Bakou continue cependant de promouvoir le concept du « corridor de Zangezur » – une route reliant l’Azerbaïdjan à son enclave du Nakhitchevan. Le terme est utilisé à plusieurs reprises par le président Aliyev, le ministre des Affaires étrangères Jeyhun Bayramov et d’autres hauts responsables azerbaïdjanais.
Commentant la Déclaration de Gabala adoptée par les dirigeants de l’Organisation des États turcs, Bayramov a une fois de plus mentionné le « corridor de Zangezur ».
« Les dirigeants ont souligné l’importance stratégique de la route de transport internationale – le Corridor du Milieu – y compris le Corridor de Zangezur. Ils ont souligné qu’elle contribuerait de manière significative au renforcement des liens entre les nations turques. Elle stimulerait également le commerce et favoriserait la coopération économique intra-régionale. »
Le gouvernement arménien a déclaré à plusieurs reprises qu’il percevait le terme « corridor de Zangezur » comme une revendication territoriale.

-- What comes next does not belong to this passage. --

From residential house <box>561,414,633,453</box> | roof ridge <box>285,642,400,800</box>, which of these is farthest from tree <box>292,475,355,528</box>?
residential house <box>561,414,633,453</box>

Le Premier ministre Nikol Pashinyan a déclaré que cette formulation ne pouvait pas s’appliquer au territoire souverain de l’Arménie. Il a même suggéré que Bakou l’utilise pour décrire la route Horadiz-Zangilan. Cette route se trouve entièrement en Azerbaïdjan.
L’analyste politique Lilit Dallakyan estime que les autorités arméniennes ont raison de répondre systématiquement aux discours extraterritoriaux de Bakou.
Cependant, elle estime que le Premier ministre ne devrait plus s’en occuper personnellement. C’est plutôt son attaché de presse qui devrait prendre les choses en main. Elle a ajouté qu’« Aliyev entraîne délibérément l’Arménie dans ce discours ».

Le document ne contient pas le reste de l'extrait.